For the unlikely event that you ended up here without knowing about Obsidian: Obsidian is an amazing note taking tool. There are better places and times to justify the “amazing” in this sentence. Come back here if you are convinced and find yourself in need for an inline translation plugin.

Why another translation Plugin?

As a native German speaker who works, thinks and writes a lot in English, needing a translation of a single word or a short phrase is fairly common. Sometimes because I do not know a word, sometimes because I am used to having outsourced a part of my brain, especially the memorization process, to digital tools. Using a translation tool sometimes just feels more natural and less effort than interrupting my thought process and searching my memory. This ideal in mind - seamless translations with a minimal interruption of the thought process - is what initiated the development of the Obsidian Plugin for inline translations.

How it works

The plugin looks for a special translation syntax in the form of

[source_language>target_language>Term or Sentence to translate]

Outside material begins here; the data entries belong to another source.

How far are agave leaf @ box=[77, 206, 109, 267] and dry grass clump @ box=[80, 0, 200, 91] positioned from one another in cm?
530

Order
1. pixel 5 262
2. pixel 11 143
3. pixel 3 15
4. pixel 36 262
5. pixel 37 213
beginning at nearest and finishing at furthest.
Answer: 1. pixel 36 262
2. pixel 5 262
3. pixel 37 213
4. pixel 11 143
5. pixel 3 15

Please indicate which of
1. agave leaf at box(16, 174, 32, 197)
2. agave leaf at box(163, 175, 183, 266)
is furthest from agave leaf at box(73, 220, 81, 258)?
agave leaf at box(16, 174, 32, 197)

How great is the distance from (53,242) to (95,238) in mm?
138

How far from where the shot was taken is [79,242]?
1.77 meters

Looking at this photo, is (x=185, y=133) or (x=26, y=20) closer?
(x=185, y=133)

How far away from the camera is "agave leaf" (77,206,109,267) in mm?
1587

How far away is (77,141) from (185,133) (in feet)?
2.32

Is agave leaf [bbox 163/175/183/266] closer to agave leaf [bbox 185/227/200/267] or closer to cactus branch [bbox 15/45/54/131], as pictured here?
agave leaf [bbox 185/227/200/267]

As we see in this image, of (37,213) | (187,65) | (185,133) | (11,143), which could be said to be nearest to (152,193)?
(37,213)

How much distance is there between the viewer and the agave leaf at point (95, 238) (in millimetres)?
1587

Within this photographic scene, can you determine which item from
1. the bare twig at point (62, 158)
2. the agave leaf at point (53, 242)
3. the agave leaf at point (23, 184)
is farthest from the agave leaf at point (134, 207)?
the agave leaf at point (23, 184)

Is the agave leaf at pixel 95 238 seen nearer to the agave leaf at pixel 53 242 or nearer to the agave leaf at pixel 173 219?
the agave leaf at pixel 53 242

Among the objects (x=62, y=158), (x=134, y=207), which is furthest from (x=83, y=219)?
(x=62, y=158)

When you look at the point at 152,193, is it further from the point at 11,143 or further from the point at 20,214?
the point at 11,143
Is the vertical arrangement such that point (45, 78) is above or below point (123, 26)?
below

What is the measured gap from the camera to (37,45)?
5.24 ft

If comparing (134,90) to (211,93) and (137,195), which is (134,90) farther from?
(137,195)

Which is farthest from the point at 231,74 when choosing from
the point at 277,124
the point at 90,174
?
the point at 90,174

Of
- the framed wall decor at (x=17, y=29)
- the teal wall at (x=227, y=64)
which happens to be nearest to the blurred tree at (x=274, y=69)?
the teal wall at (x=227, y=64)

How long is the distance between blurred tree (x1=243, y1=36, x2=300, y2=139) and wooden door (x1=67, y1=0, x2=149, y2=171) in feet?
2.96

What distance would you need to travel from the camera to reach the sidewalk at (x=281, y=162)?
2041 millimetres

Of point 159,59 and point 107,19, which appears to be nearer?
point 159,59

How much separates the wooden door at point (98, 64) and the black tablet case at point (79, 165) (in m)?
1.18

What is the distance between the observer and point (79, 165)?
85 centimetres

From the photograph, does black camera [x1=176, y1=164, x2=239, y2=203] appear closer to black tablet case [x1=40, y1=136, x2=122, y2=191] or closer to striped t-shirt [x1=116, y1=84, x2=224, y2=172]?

What makes it truly useful and fast is that unless you have special needs, you can omit the source and/or the target language settings and just write:

[>Term or Sentence to translate] 

This will fall-back to your default language settings.

Supported Providers

For now, the plugin supports two providers: DeepL & Google Translate and you need to obtain an API key to be able to use the plugin. Both offer a free tier that should be sufficient for even the most excessive note-in-another-language-taker. At the moment I am not planning to add more providers. However, I created a provider interface that should make it fairly straightforward to add new providers if you know some JavaScript.

How to get it

For now, it is in open beta and not yet release to the Community Plugin List. To use it, install the Beta Reviewers Auto-update Tester Plugin and add the repository to it:

https://github.com/kon-foo/Obsidian-Translate-Inline/

Future Plans

The plugin does what I want it to do and is already a great help in my everyday work. Furthermore, I have already spent quite some time on setting up Obsidian, rather than using it. A trap that many new Obsidian users end up in as I heard… So I am planning to test this a couple of more days, release it to the Community and only maintain it. But there are some conditions und which I will put more work into this:

  • If many people consider it useful. OR:
  • If, in my next Obsidian Plugin Project, I learn more about codemirror extensions, come up with cleaner solution to detect syntax and feel the urge to re-build it. I have great ideas and visions for fancy syntax highlighting, and inline dropdowns language switcher. Furthermore I envision passing provider specific options inline through a specific syntax… As you can see, there are many potential enhancements, but this plugin has to prove itself useful before putting any more effort in it.